How Hard Is It to Learn Spanish?

Based on the average time it takes to learn Spanish, its grammar, pronunciation, and linguistic distance from English, Spanish is not considered particularly difficult to learn. On the language difficulty scale that ranks from Category I to IV, Spanish falls into Category I

It takes about 24–30 weeks of consistent practice to reach professional proficiency in Spanish. 

And with Foundation Learning's personalized approach, finding your learning style can make those weeks even more productive. Take our quiz today and make mastering Spanish a breeze. 

5 Tips to Make Learning Spanish More Fun

To make Spanish learning more fun, start by surrounding yourself with the language at home by changing your device settings to Spanish. You can also listen to Spanish music or podcasts and engage with Spanish-speaking communities online. 

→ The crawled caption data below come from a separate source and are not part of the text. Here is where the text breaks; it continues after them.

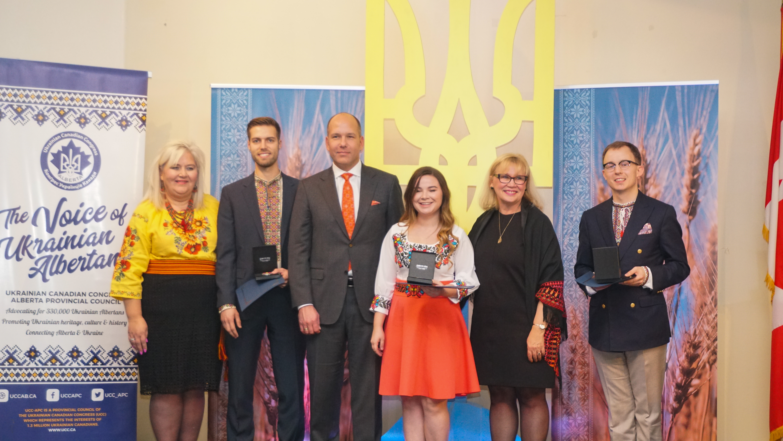 Youth Hetman Award Recipients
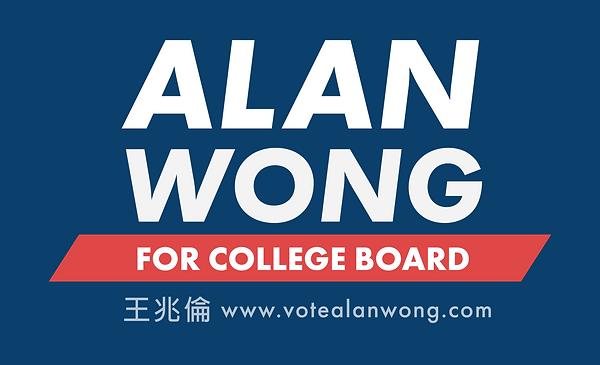 Alan Wong - Window Sign No Disclaimer@4x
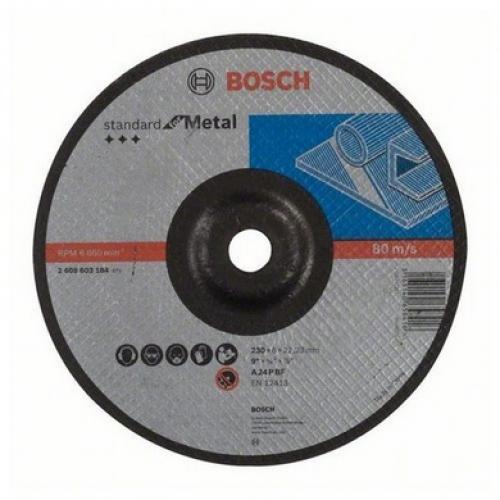 Зачистной диск Bosch 230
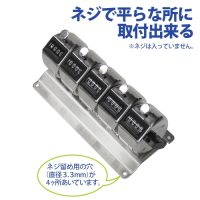 数取器 KT-500 5連用_選択画像04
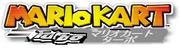 MKT Japanese Logo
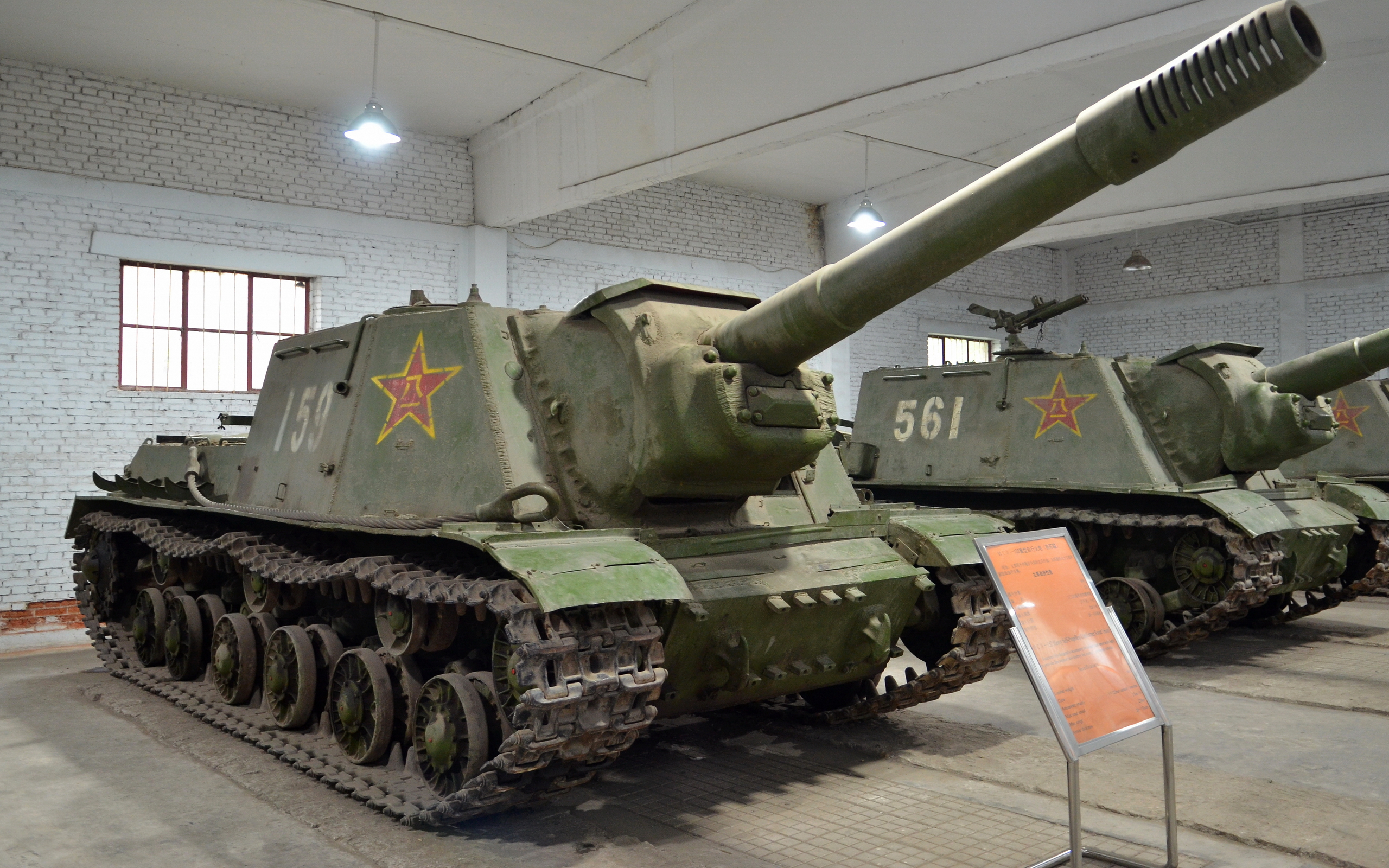 Pair of PLA ISU-152s preserved in a museum in Beijing.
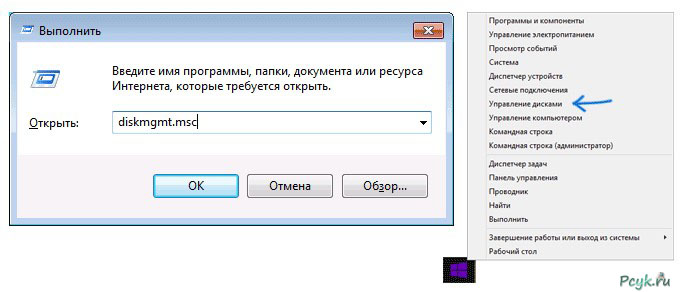Выбор раздела «Управление дисками»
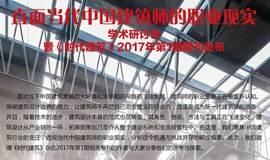 【T+A 活动】直面当代中国建筑师的职业现实 学术研讨会 暨《时代建筑》2017年第1期新刊发布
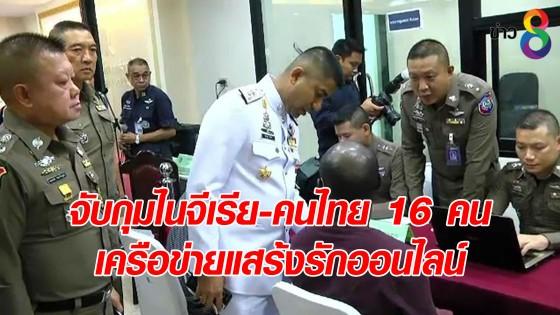 จับกุมไนจีเรีย-คนไทย 16 คน เครือข่ายแสร้งรักออนไลน์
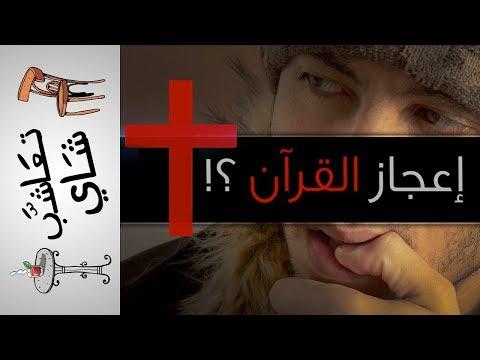 {تعاشب شاي} (76) 📖 مالا تعرفه عن القرآن! 📖
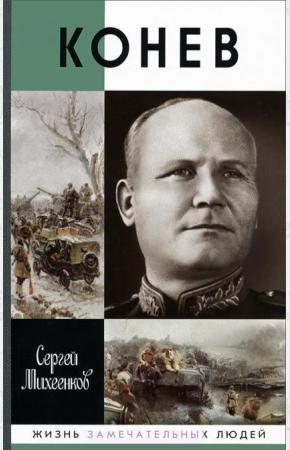 Конев. Солдатский Маршал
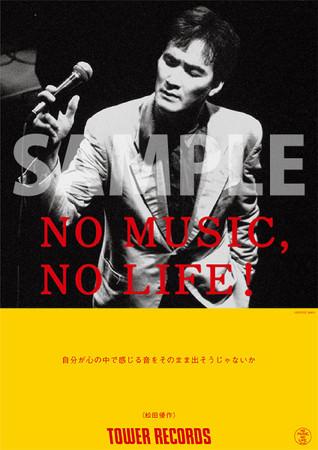 松田優作がタワーレコード「NO MUSIC, NO LIFE.」ポスター意見広告シリーズに登場!
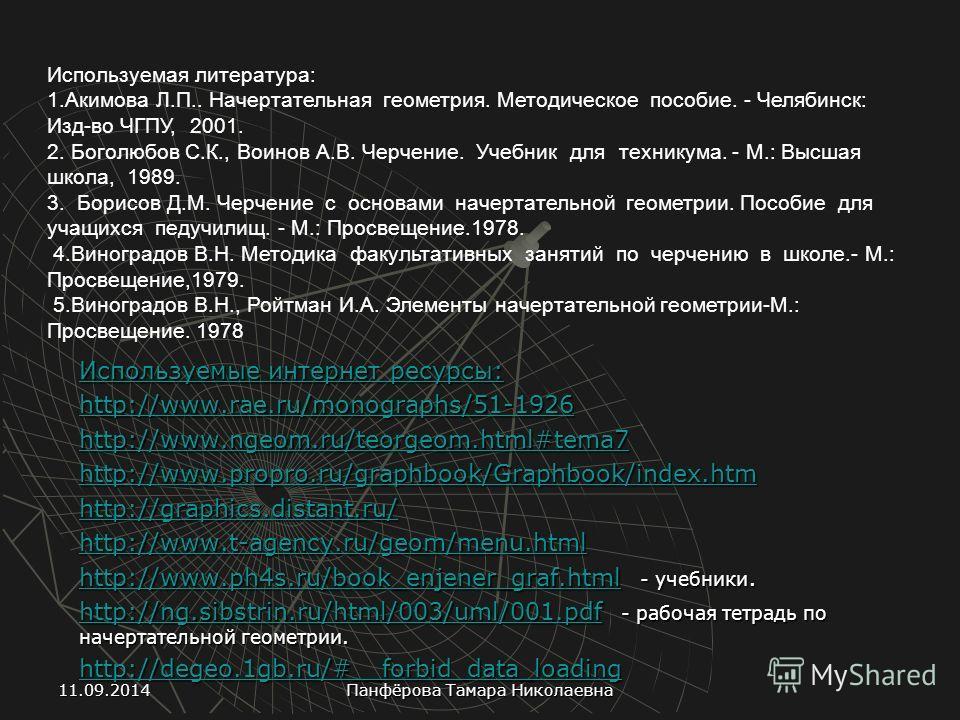 Используемые интернет ресурсы: Используемые интернет ресурсы: http://www.rae.ru/monographs/51-1926 http://www.ngeom.ru/teorgeom.html#tema7 http://www.propro.ru/graphbook/Graphbook/index.htm http://graphics.distant.ru/ http://www.t-agency.ru/geom/menu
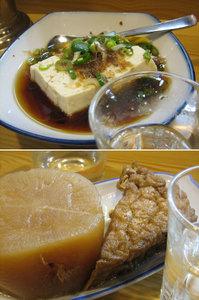 天王寺の「淡路屋」の湯豆腐とおでん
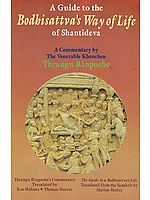 A Guide to the Bodhisattva's Way of Life of Shantideva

You can also try reading books you enjoy in Spanish, listening to conversations in Spanish, participating in language exchanges, and watching Spanish TV shows or movies with subtitles. Keep reading to learn more.

Read What You Like

Reading in Spanish can actually be quite enjoyable. Begin by picking materials that genuinely interest you. The key is to make reading feel like a fun pastime rather than a task. 

Children's books are perfect for beginners because they usually feature simpler language and captivating stories. And as you advance, don't hesitate to venture into other genres to spice things up.

Eavesdrop and People Watch

Listening to Spanish conversations can be a helpful way to learn. Find a café or park nearby and tune in to what people are saying. Try your best to pay attention to how the words sound and to any new ones you catch. 

Observing people and guessing what they're talking about based on their expressions can also be a fun exercise. Just remember to be polite and respectful and not to interrupt their privacy while you're listening in.

Attend Language Exchanges

Language exchanges offer great chances to practice speaking Spanish with native speakers. You can find these events in your local community or join online platforms. These exchanges let you talk with native speakers who are also learning your native language. 

Make sure to stay open-minded and patient, and don't stress about making mistakes. The main aim is to communicate and learn together.

Watch TV Shows Dubbed in Spanish

Watching TV shows or movies in Spanish is a fun and effective way to boost your listening skills. Begin by tuning into your favorite shows with Spanish dubbing. Because you already know the plot, following along in Spanish will feel natural. 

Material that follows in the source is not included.